**Record list**

----

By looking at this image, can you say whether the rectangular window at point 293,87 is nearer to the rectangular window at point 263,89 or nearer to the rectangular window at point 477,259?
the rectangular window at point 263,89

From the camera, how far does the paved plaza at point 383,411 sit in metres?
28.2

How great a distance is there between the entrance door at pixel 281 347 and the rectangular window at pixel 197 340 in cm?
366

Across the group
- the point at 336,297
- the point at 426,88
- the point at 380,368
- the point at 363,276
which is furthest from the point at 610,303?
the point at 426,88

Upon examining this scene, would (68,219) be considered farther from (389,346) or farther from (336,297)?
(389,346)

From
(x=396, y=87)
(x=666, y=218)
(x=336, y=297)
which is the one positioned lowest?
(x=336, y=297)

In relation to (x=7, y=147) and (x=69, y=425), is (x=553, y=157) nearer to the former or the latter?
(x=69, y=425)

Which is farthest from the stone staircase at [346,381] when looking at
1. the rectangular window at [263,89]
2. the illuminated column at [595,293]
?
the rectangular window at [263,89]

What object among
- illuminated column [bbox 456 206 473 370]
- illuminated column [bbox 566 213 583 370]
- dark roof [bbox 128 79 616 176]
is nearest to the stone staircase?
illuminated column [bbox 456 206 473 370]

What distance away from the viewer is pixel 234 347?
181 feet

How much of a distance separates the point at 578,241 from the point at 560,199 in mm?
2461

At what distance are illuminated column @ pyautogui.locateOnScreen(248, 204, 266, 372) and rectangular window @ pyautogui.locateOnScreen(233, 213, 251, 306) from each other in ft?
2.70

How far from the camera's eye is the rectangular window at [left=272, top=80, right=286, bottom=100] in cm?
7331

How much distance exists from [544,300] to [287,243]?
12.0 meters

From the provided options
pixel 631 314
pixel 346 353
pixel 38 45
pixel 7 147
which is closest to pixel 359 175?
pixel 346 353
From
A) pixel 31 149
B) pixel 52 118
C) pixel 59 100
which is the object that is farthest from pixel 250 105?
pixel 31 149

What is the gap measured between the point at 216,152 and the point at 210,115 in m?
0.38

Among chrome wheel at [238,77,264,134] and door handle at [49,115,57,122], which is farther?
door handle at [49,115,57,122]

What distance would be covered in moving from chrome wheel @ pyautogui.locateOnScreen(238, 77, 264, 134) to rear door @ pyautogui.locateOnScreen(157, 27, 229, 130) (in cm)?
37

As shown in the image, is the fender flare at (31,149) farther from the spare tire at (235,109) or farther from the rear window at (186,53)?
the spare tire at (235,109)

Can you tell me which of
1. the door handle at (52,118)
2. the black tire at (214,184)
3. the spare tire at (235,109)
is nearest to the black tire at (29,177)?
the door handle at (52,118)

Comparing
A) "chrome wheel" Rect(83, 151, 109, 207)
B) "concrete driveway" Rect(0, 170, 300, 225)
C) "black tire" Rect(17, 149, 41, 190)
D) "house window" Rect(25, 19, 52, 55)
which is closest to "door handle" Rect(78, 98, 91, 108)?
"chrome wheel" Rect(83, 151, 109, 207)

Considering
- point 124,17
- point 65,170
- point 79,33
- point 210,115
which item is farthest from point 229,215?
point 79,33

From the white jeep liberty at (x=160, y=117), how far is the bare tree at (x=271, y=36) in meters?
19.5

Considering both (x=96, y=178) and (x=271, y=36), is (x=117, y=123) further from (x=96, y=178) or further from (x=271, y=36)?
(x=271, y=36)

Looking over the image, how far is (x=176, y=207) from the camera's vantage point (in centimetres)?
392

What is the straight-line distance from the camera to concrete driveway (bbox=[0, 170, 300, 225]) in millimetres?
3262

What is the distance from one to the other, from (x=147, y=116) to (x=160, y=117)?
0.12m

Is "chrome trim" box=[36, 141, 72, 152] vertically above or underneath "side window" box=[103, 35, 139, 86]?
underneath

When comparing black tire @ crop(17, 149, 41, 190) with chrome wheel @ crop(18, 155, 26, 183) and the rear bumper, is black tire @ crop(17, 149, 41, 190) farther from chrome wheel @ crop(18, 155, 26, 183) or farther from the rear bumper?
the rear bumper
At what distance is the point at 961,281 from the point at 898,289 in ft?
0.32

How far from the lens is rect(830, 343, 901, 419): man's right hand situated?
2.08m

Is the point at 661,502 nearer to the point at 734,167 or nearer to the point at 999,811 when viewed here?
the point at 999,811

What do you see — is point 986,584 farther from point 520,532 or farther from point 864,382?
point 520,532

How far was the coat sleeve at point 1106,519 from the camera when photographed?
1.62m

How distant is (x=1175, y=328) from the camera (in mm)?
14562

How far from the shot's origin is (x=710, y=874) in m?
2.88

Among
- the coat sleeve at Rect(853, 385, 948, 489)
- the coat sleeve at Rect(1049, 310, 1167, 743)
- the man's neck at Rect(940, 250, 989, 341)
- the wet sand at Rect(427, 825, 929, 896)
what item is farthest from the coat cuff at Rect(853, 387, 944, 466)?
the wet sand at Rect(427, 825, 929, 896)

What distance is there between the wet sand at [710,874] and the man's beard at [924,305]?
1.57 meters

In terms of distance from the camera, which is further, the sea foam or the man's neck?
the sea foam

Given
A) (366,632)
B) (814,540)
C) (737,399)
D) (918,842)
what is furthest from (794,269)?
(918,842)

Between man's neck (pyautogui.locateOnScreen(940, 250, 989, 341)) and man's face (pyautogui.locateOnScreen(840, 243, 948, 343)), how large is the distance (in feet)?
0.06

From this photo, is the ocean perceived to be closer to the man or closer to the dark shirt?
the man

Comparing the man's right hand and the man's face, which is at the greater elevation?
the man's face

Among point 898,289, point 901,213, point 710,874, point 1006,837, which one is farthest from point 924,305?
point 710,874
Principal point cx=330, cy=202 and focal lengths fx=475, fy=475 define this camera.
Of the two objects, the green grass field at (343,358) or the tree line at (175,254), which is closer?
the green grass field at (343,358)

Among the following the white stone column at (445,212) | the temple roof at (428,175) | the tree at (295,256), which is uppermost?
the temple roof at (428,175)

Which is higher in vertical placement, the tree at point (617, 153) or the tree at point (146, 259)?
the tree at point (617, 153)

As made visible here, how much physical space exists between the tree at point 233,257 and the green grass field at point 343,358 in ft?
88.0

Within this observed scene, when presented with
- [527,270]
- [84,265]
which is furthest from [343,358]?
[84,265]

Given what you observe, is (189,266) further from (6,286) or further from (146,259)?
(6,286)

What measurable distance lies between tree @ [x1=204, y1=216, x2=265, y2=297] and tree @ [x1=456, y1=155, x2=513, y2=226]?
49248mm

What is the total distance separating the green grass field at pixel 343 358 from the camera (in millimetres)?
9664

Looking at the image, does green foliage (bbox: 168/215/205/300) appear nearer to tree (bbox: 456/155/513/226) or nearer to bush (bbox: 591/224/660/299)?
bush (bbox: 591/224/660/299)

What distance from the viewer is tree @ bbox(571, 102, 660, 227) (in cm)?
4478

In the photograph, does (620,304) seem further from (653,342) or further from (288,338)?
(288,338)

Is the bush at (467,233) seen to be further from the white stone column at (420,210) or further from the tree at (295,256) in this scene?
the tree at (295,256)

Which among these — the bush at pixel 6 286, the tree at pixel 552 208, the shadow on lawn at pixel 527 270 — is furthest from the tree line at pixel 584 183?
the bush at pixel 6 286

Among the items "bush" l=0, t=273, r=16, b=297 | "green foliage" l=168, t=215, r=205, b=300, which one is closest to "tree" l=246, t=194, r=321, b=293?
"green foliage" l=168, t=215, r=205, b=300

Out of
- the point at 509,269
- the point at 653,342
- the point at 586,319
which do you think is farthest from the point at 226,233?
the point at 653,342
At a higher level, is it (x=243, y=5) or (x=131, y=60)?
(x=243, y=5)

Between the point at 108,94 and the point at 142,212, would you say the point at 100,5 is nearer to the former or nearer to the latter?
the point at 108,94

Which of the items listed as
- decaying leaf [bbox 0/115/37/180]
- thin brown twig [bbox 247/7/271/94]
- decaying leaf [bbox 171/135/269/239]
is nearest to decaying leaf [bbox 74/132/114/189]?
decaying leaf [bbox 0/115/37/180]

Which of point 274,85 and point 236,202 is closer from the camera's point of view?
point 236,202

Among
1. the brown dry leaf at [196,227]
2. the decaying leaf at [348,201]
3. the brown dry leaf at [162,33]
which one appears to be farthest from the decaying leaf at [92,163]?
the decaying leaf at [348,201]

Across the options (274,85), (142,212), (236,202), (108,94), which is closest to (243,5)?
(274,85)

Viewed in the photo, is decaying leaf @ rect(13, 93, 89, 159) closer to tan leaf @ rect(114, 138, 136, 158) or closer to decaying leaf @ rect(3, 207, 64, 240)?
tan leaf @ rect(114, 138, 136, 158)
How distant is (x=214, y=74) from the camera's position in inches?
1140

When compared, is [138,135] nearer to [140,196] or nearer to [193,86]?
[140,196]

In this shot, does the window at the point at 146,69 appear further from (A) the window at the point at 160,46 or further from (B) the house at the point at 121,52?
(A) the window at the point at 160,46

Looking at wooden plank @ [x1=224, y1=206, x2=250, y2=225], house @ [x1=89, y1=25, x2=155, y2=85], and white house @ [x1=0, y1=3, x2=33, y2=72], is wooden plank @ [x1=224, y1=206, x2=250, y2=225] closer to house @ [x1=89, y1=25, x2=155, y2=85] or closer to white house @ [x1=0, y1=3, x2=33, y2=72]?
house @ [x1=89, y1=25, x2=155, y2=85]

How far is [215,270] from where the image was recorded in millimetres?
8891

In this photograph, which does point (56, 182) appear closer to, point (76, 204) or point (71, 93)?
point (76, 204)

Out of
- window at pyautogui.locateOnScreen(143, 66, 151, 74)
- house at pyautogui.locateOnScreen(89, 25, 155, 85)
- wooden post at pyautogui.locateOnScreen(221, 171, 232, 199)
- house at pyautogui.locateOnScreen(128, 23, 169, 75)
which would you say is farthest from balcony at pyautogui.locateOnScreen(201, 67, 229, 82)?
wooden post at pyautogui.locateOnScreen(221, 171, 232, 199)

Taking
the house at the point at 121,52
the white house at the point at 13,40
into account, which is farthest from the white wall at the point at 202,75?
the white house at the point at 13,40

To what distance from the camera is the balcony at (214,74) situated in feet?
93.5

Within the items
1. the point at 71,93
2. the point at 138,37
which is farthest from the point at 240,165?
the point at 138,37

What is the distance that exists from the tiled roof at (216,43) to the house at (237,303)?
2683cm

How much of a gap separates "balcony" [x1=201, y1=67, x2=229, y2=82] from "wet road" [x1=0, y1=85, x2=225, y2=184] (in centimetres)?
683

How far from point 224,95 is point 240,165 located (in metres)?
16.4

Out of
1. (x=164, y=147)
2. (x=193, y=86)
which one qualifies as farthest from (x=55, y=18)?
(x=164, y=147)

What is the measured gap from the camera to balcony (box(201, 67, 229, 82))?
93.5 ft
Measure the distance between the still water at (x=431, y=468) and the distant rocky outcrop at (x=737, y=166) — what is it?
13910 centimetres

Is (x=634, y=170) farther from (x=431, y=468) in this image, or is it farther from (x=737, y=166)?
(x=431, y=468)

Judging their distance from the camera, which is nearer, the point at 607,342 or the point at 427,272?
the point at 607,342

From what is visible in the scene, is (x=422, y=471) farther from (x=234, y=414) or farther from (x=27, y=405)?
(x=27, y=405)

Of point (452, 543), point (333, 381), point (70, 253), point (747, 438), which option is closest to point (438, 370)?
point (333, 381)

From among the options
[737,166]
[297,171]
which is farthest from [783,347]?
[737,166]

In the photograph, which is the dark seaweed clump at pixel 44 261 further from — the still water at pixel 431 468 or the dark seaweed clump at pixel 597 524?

----

**Written instruction**
Give the data again from the line with "Within the items" up to and including the line with "13910 centimetres", swapping "balcony" for "veranda" and leaving everything else unchanged.

**Written reply**
Within the items
1. the point at 71,93
2. the point at 138,37
which is farthest from the point at 240,165?
the point at 138,37

What is the distance that exists from the tiled roof at (216,43) to the house at (237,303)?
2683cm

How much of a gap separates "veranda" [x1=201, y1=67, x2=229, y2=82] from "wet road" [x1=0, y1=85, x2=225, y2=184] (in centimetres)?
683

How far from point 224,95 is point 240,165 located (in metres)?
16.4

Out of
1. (x=164, y=147)
2. (x=193, y=86)
which one qualifies as farthest from (x=55, y=18)?
(x=164, y=147)

What is the measured gap from the camera to veranda (box(201, 67, 229, 82))?
93.5 ft
Measure the distance between the still water at (x=431, y=468) and the distant rocky outcrop at (x=737, y=166) — what is it?
13910 centimetres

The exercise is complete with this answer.